Lines before the one containing "As shown within" are excluded. Repeat that line and every line after it, exactly.

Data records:
---------------

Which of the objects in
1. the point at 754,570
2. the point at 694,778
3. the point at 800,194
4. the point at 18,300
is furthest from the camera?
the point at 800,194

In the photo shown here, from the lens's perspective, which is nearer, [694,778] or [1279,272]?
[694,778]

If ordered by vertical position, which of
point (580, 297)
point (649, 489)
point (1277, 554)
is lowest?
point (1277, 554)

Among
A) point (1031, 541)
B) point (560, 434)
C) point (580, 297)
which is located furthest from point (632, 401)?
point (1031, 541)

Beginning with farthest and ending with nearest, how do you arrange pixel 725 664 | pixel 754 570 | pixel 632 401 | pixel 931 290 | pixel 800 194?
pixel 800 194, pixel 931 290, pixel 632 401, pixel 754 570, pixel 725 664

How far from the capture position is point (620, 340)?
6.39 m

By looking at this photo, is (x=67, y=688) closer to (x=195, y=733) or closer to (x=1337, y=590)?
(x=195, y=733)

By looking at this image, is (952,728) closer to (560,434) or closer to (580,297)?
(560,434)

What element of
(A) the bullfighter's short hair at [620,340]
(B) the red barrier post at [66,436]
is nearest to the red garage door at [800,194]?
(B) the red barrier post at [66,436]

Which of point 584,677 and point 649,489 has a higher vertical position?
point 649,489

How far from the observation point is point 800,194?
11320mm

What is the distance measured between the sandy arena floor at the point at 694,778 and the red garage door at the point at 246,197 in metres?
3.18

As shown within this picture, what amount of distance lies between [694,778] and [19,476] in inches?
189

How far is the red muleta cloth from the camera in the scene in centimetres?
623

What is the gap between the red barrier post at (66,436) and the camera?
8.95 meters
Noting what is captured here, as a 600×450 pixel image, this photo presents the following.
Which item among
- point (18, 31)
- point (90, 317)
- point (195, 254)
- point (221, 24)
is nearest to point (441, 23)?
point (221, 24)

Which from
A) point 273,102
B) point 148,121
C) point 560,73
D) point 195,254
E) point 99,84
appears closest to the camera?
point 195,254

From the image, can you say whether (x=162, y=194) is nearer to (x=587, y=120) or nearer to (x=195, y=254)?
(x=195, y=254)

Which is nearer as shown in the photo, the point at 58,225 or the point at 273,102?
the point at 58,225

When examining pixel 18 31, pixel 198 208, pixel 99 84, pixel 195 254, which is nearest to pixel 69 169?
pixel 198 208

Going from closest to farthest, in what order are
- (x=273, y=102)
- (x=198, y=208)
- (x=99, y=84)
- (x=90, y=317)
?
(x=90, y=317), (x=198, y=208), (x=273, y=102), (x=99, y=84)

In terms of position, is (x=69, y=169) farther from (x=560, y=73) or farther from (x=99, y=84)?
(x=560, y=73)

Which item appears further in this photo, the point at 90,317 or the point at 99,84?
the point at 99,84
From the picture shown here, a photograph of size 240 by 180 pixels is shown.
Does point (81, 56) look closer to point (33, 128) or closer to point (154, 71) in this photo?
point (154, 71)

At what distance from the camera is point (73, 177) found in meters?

---------------

### RESPONSE TO THIS TASK
As shown within this picture, what amount of distance lies between [694,778] and [19,476] in inches?
189

How far is the red muleta cloth from the camera in the scene in centimetres?
623

What is the gap between the red barrier post at (66,436) and the camera?
8.95 meters
Noting what is captured here, as a 600×450 pixel image, this photo presents the following.
Which item among
- point (18, 31)
- point (90, 317)
- point (195, 254)
- point (221, 24)
is nearest to point (441, 23)?
point (221, 24)

Which from
A) point 273,102
B) point 148,121
C) point 560,73
D) point 195,254
E) point 99,84
appears closest to the camera?
point 195,254

From the image, can you say whether (x=162, y=194) is nearer to (x=587, y=120) or nearer to (x=195, y=254)?
(x=195, y=254)

Which is nearer as shown in the photo, the point at 58,225 or the point at 273,102?
the point at 58,225

When examining pixel 18 31, pixel 198 208, pixel 99 84, pixel 195 254, which is nearest to pixel 69 169?
pixel 198 208

Going from closest to farthest, in what order are
- (x=273, y=102)
- (x=198, y=208)
- (x=99, y=84)
- (x=90, y=317)
?
(x=90, y=317), (x=198, y=208), (x=273, y=102), (x=99, y=84)

In terms of position, is (x=69, y=169) farther from (x=560, y=73) or farther from (x=99, y=84)?
(x=560, y=73)

Which item appears further in this photo, the point at 90,317 or the point at 99,84?
the point at 99,84
From the picture shown here, a photograph of size 240 by 180 pixels is shown.
Does point (81, 56) look closer to point (33, 128) or closer to point (154, 71) in this photo?
point (154, 71)

At what distance from the camera is point (73, 177) found in meters?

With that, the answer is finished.